By Bob Jamison

          That has to be far from the truth! If history is dull it is the fault of the procedure to learn. Teachers who excel in teaching history, in my opinion, do so by the story that was created. Dates, names and locations that are required to be memorized are like a tailless monkey swinging from the trees. It would seem if the story is interesting and exciting as most historical feats are, then the student will naturally want to learn when and why their hero died, won or survived.

          The ability to tell a story from an interesting slant is several clicks above a boring lecture of statistical facts. All those details become a quick cure for insomnia in the class room. Many students from middle school to post graduate college students, if offered the opportunity, will design their assignments to avoid history in most cases for that very reason.

          On the other hand, astute teachers can take most any event in history and turn it into a story that can brighten the day for a student. Why, because those events that have been memorialized over the ages were absolutely true for the most part and are amazingly interesting.

          As an example: An event near our home happened during the Civil War right over in Sabine Pass just south of Port Arthur, Texas. An Irishman named Dick Dowling and his small group with cannonade stopped the Union ships dead in the water and became instant heroes in these parts. Most young people have visited this very spot and never realized what happened until they heard this story.

          Within the sound of the Twin Sister Cannon at San Jacinto in the famous battle that won the independence for Texas from Mexico, could have been heard from right where we are. The details are as exciting as the patriots winning the battle of Trenton, NJ against great odds of the British encampment. In other words, history has to be personal in a way.

          Of course, all realize that our teachers have guide lines that include certain requirements that might appear in the usual examination process. This doesn’t mean it should be circumvented nor be sacrificed in the art of telling the story.

          A change of the scene in the classroom is also something that is often overlooked. There are subjects as near as the telephone book in your own community. For instance, there are some veterans that might be pleased to give a first hand account of that historic battle on D-Day that led to the liberation of Europe or others.

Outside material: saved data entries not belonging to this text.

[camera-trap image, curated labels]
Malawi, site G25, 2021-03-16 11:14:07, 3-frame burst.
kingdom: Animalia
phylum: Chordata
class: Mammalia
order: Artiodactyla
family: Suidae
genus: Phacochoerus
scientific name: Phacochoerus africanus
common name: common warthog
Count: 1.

          An inside look of the goings on or past events of NASA could be available through their public relations department. Videos of those events are also available with actual views of drama that certainly made history and made history interesting.

          Sure, it is a challenge and our teachers of today are the very ones that can carry the messages to their students in a manner that will cause comments such as, “I never thought history was so interesting; now it’s my favorite subject.” This in itself is the gratification a good teacher will cherish.

          One of the most famous orators of all time was Patrick Henry who once said, “My path of the future is lighted by the lamp of the past.”

          As in the old hymn, “I love to tell the story, ‘twill be my theme in Glory” is the type feeling when you tell the story that just might someday change a young person’s dream to emulate meaningful personalities of our forefathers. It’s certainly worth a try.